_Supplied passage_
- - - -

Examples of the cyclic monoamine include quinuclidine.
Examples of the cyclic diamine include
1,4-diazabicyclo-[2.2.2]octane (DABCO), and
1,5-diazabicyclo(4,3,0)-5-nonene. Examples of the cyclic
diamine compound having an amidine skeleton include
1,8-diazabicyclo[5.4.0]undec-7-ene (DBU), and
diazabicyclononene. Examples of the cyclic triamine compound
having a guanidine skeleton include
1,5,7-triazabicyclo[4.4.0]dec-5-ene (TBD), and diphenyl
guanidine (DPG).
Examples of the heterocyclic aromatic organic compound
containing a nitrogen atom include
N,N-dimethy1-4-aminopyridine (DMAP), 4-pyrrolidinopyridine
(PPY), pyrrocolin, imidazol, pyrimidine and purine. Examples of
the N-heterocyclic carbine include
1,3-di-tert-butylimidazol-2-ylidene (ITBU).

- - - -

_Data extract_

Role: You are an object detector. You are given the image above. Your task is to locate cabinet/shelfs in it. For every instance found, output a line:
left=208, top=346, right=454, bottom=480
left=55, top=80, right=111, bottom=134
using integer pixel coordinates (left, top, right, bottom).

- - - -

_Challenge_
Answer these questions using the passage on cyclic and heterocyclic amines.
(a) Which compound is given as an example of the cyclic monoamine?
(b) What abbreviation is given for 1,8-diazabicyclo[5.4.0]undec-7-ene?
(c) Which two compounds are listed as examples of the cyclic triamine compound having a guanidine skeleton?

_Exercise output_
(a) Quinuclidine.
(b) DBU.
(c) 1,5,7-triazabicyclo[4.4.0]dec-5-ene (TBD) and diphenyl guanidine (DPG).